Managed Service for PostgreSQL API, gRPC: UserService.Update

Field

Description

clusterId

string

Required field. ID of the PostgreSQL cluster the user belongs to.
To get the cluster ID use a ClusterService.List request.

userName

string

Required field. Name of the user to be updated.
To get the name of the user use a UserService.List request.

updateMask

google.protobuf.FieldMask

Field mask that specifies which fields of the PostgreSQL User resource should be updated.

password

string

New password for the user.

permissions[]

Permission

Set of permissions granted to the user to access specific databases.

connLimit

int64

Maximum number of database connections available to the user.

When used in session pooling, this setting limits the number of connections to every single host in PostgreSQL cluster. In this case, the setting's value must be greater than the total number of connections that backend services can open to access the PostgreSQL cluster.

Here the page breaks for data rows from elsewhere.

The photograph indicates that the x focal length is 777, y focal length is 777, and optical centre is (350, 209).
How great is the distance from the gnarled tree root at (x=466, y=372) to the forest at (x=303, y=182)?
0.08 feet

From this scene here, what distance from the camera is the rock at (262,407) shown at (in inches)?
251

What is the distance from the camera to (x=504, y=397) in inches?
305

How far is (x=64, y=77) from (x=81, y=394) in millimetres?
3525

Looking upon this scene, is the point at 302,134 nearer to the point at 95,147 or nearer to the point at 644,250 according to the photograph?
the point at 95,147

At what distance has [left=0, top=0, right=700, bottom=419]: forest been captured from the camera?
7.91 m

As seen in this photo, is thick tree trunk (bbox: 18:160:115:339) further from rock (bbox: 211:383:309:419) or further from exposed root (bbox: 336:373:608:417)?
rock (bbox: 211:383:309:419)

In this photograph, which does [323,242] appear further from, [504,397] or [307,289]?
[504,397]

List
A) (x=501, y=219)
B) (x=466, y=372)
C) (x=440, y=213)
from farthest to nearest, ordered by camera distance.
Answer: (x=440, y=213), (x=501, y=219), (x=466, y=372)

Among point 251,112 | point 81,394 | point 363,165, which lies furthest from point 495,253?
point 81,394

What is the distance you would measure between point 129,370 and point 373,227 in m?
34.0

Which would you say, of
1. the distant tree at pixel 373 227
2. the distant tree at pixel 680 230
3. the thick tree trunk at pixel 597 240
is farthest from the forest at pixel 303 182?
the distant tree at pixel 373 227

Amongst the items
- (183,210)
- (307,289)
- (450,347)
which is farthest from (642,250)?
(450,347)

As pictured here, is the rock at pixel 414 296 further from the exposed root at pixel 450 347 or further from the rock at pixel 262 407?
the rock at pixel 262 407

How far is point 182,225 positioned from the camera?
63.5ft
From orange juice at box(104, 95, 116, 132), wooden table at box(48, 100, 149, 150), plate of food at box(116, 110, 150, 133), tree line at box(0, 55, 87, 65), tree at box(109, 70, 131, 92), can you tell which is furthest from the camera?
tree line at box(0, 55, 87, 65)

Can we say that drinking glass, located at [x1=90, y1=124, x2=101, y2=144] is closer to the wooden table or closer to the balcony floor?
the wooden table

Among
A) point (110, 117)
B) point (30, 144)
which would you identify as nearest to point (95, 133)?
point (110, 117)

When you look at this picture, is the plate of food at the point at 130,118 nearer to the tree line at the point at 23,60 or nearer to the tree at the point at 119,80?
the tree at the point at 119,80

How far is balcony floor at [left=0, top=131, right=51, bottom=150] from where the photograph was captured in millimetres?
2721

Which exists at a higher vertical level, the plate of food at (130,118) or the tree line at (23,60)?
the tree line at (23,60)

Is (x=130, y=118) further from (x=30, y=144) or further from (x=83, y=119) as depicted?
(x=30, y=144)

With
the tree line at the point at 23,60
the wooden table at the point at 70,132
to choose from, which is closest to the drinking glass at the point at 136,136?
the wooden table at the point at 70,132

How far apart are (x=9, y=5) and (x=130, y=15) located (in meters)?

The setting's value should not exceed the value of the [Cluster.config.postgresql_config.max_connections] setting.

When used in transaction pooling, this setting limits the number of user's active transactions; therefore, in this mode user can open thousands of connections, but only N concurrent connections will be opened, where N is the value of the setting.

Minimum value: 10 (default: 50), when used in session pooling.

settings

UserSettings

login

google.protobuf.BoolValue

This flag defines whether the user can login to a PostgreSQL database.

Default value: true (login is allowed).

grants[]

string

A set of roles and privileges that are granted to the user.

For more information, see the documentation.

deletionProtection

google.protobuf.BoolValue

Deletion Protection inhibits deletion of the user

Default value: unspecified (inherits cluster's deletion_protection)

userPasswordEncryption

enum UserPasswordEncryption

New password-based authentication method for user.
Possible values are USER_PASSWORD_ENCRYPTION_MD5 or USER_PASSWORD_ENCRYPTION_SCRAM_SHA_256.

• USER_PASSWORD_ENCRYPTION_UNSPECIFIED
• USER_PASSWORD_ENCRYPTION_MD5
• USER_PASSWORD_ENCRYPTION_SCRAM_SHA_256

Field

Description

databaseName

string

Name of the database that the permission grants access to.

Field

Description

defaultTransactionIsolation

enum TransactionIsolation

SQL sets an isolation level for each transaction.
This setting defines the default isolation level to be set for all new SQL transactions.

For more information, see the PostgreSQL documentation.

• TRANSACTION_ISOLATION_UNSPECIFIED
• TRANSACTION_ISOLATION_READ_UNCOMMITTED: This level behaves like TRANSACTION_ISOLATION_READ_COMMITTED in PostgreSQL.
• TRANSACTION_ISOLATION_READ_COMMITTED: On this level query sees only data committed before the query began. Default value.
• TRANSACTION_ISOLATION_REPEATABLE_READ: On this level all subsequent queries in a transaction will see the same rows, that were read by the first SELECT or INSERT query in this transaction, unchanged (these rows are locked during the first query).
• TRANSACTION_ISOLATION_SERIALIZABLE: This level provides the strictest transaction isolation.
  All queries in the current transaction see only the rows that were fixed prior to execution of the first SELECT or INSERT query in this transaction.
  If read and write operations in a concurrent set of serializable transactions overlap and this may cause an inconsistency that is not possible during the serial transaction execution, then one of the transaction will be rolled back, triggering a serialization failure.

lockTimeout

google.protobuf.Int64Value

The maximum time (in milliseconds) for any statement to wait for acquiring a lock on an table, index, row or other database object.
If the wait time is longer than the specified amount, then this statement is aborted.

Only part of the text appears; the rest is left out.